22 December 2015 - Post by:Helen Powell
Two years ago the Pensions Regulator brought in a new Code of Practice on the governance and administration of DC schemes, and trustees and providers started work on ensuring that they were operating in line with its 31 quality features. With almost undignified haste, that Code was overtaken by events, following the introduction of DC flexible access and new governance requirements from April 2015.
As a result, a new draft Code is out for consultation, and it looks very different. The Regulator has concentrated on setting out the behaviour it expects from trustees – but some of its expectations may come as a surprise. Here are six to consider, but the draft Code contains plenty more:
1. Trustee board
Trustees are expected to have a robust and documented process for appointing a chair, which includes considering the leadership qualities of candidates and their ability to drive good practice within the scheme.
It is rare in practice for occupational schemes to have a formal procedure like this. The chair’s role is increasingly important, and the ultimate goal is a good one, but where the current chair is a senior employer-side representative, it may not be realistic to expect trustees to conduct a recruitment-style assessment of that individual’s leadership skills (even supposing that there are alternative candidates available).
2. Scheme management skills
Trustees are expected to ensure that all members, whether deferred, active or in decumulation, benefit from good governance, and to regularly review the appropriateness and suitability of decumulation options and policies, for example any restriction on the number of cash lump sums available to members.
Where trustees offer in-scheme flexible access options (particularly drawdown), it’s not surprising that the work of governance extends into the decumulation sphere – historically, an area which DC trustees have not had to consider in detail. The same principle must apply where trustees offer access via a link with an external provider – the choice of decumulation provider, and their performance and charges, should come under the same type of ongoing monitoring and scrutiny as the investment provider – and trustees need to maintain the flexibility to move to a different provider for either service if required.
Trustees can’t ‘set and forget’ their flexible access options. Information from the first few months of the pension freedoms may be unreliable – we have not yet reached ‘steady state’ in terms of DC access, so regular and ongoing reviews about what to offer, tailored to the scheme’s membership profile, will be a feature of life under the new regime.
Trustees are expected to regard statutory timescales for action as maximum periods, not as representing ‘prompt’ processing – in particular, contributions should be invested within a maximum of three working days following receipt of the contributions and completion of reconciliation activity.
Is this deadline achievable in practice? The Government previously called for evidence on setting five days as an appropriate deadline for the investment of contributions. How would this work in your scheme?
4. Investment governance
Trustees are expected to regularly engage with members about when and how they wish to take their DC benefits, and consider this information when determining investment options, including the likelihood of members wanting to take flexible access, and preferences for sustainable funds.
Is there a risk that regular member surveys on these lines increase expectations that members will be given what they ask for? Ultimately, scheme design decisions are for the trustees to take (often with input, in relation to decumulation options, from the employer because of cost and HR implications).

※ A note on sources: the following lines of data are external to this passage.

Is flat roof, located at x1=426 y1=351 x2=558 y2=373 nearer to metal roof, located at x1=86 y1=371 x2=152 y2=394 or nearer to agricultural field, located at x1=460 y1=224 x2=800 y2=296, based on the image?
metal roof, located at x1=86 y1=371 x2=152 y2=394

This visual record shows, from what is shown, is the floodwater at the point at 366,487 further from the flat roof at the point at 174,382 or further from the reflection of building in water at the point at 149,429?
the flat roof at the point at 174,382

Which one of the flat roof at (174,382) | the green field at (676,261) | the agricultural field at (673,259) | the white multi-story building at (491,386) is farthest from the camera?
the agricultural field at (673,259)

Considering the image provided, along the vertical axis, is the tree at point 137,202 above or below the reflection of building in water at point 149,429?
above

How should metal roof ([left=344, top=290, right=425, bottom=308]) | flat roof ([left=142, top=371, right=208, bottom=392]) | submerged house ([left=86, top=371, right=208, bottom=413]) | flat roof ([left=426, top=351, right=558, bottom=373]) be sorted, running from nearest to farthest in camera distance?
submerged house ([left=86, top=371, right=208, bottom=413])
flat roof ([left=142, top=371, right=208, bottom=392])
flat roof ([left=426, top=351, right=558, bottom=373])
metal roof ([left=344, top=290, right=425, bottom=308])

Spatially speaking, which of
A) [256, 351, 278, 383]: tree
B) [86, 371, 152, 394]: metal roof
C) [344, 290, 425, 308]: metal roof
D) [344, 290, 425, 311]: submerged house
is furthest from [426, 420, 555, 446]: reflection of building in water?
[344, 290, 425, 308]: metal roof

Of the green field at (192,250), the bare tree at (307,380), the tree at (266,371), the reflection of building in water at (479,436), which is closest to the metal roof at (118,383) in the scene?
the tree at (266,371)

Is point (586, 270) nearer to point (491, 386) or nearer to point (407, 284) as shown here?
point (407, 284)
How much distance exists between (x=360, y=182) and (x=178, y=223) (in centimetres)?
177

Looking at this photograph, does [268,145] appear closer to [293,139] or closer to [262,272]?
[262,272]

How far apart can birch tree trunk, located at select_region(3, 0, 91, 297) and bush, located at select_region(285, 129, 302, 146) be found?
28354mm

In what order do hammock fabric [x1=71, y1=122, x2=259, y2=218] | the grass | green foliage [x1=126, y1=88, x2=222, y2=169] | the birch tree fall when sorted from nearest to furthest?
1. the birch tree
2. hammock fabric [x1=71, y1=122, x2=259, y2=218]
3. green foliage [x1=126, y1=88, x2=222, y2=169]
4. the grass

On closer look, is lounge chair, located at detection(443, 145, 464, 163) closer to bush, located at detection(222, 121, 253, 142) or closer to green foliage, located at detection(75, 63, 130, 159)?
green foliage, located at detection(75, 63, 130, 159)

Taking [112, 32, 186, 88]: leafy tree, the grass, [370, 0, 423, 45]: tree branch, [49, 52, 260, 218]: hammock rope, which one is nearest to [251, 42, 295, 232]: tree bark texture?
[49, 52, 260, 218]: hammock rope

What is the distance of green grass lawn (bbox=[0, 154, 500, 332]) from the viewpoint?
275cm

Members may also argue that trustees should use their statutory override power to provide flexible access despite any provision of the scheme rules to the contrary. Assessing demand will be important, but trustees will need to draft their communications with care.
5. Value for members
Trustees are expected to document their process for assessing value for members, and to understand ‘value for members’ as including scheme management and governance, administration, investment governance and communications, using the new Code as a starting point.
In other words, compliance with the rest of the Code becomes part of the value schemes provide to members under this part of the Code. The repeated emphasis on documented processes reflects the Regulator’s belief that proper process will drive better outcomes – while this may be true in many cases, trustees may well feel the onset of documentation fatigue.
6. Communications and reporting
Trustees are expected to make members aware of their right to transfer out at any age in order to access their benefits flexibly, regardless of whether the scheme itself offers flexible access.
There is a potential tension between making members aware of their transfer rights and the encouragement (soon to be a requirement) for trustees to communicate risk warnings when members explore transfer options. Is there a risk that members could become confused by mixed messages?
Codes can change quite dramatically as a result of the consultation process, and you have until 29 January 2016 to let the Regulator know your views, so it’s worth taking time to read the draft Code (link here) and considering how these and other issues could affect your scheme.